_KUTIPAN SUMBER:_
———
Fund raising yang dilakukan capres-cawapres hanya dilaksanakan lewat operasi senyap yang dijalankan dalam kegelapan, seolah-olah publik tidak perlu mengetahui darimana mereka mendapatkan dana, dan mumpung juga regulasi KPU tentang dana kampanye tidak diikuti dengan rancangan sistem yang memadai untuk mengontrol lalu lintas dana pemilu yang tentunya akan melahirkan sinyalemen bahwa calon tersebut berpotensi menerima ’dana siluman’ dari para konglomerat-konglomerat yang yang ingin barter dengan kepentingan-kepentingan mereka.
***
Kembali pada isu cawapres 10 Trilyun diatas, baik pihak PDIP maupun Jokowi sendiri tidak ada yang membenarkan atau membantah isu tersebut. Begitu juga dengan pihak Prabowo yang dilanda isu yang sama terkait gagalnya duet capres-cawapres Prabowo-ARB yang disinyalir akibat tidak tercapainya kesepakatan untuk pembiayaan pemenangan pilpres nanti.
———
_Cuplikan dari kumpulan data spasial:_
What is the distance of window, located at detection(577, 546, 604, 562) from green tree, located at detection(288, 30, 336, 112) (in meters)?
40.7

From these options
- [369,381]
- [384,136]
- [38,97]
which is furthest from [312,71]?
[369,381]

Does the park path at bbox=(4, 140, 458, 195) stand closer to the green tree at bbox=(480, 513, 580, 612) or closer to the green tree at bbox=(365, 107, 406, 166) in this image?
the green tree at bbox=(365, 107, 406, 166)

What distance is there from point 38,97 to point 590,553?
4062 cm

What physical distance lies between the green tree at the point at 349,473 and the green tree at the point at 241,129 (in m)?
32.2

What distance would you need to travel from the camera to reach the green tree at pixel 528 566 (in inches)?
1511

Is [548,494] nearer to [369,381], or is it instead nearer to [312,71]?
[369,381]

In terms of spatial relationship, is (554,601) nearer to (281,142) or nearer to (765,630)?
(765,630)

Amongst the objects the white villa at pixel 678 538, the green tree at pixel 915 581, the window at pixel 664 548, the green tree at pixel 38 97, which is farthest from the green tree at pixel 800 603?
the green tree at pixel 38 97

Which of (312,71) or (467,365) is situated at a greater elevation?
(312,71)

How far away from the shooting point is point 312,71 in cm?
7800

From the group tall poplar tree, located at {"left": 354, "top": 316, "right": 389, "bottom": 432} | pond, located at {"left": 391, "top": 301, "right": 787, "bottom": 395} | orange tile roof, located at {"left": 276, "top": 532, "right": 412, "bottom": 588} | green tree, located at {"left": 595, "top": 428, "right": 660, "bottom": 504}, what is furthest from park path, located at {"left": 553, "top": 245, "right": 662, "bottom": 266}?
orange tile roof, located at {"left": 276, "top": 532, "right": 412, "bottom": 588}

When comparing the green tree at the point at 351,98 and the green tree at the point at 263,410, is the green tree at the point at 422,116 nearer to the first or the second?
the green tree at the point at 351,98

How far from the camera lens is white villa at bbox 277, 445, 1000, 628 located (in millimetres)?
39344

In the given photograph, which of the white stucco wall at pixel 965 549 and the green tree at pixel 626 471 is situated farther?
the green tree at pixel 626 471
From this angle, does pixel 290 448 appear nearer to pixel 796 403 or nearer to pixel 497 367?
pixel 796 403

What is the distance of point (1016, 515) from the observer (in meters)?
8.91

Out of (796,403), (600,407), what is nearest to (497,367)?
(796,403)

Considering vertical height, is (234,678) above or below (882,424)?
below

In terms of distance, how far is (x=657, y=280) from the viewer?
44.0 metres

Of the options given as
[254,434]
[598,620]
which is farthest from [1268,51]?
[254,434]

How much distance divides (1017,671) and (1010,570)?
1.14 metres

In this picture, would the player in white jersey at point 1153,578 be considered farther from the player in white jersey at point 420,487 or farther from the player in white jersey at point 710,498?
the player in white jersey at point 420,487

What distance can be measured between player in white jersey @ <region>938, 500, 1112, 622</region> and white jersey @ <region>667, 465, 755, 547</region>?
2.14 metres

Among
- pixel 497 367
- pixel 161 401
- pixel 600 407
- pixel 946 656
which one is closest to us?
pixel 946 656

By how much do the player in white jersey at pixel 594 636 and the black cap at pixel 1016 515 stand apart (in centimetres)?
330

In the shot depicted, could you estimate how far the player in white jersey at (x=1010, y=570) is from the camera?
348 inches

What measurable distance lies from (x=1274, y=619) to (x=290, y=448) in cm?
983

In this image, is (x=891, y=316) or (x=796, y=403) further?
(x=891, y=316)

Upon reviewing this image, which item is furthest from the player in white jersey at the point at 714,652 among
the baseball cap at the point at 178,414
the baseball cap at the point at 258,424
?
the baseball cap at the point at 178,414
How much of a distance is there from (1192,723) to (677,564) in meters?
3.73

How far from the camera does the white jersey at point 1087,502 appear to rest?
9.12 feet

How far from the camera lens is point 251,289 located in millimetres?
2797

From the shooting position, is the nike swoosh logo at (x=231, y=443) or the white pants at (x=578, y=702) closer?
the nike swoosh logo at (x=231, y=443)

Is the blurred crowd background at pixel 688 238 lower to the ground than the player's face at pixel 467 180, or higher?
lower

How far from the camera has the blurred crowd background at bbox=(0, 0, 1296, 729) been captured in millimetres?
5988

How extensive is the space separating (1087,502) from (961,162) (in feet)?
———
_URAIAN TUGAS:_ Tolong jawab: menurut kutipan sumber, siapa yang tidak membenarkan atau membantah isu cawapres 10 Trilyun?

_HASIL:_ Pihak PDIP dan Jokowi sendiri.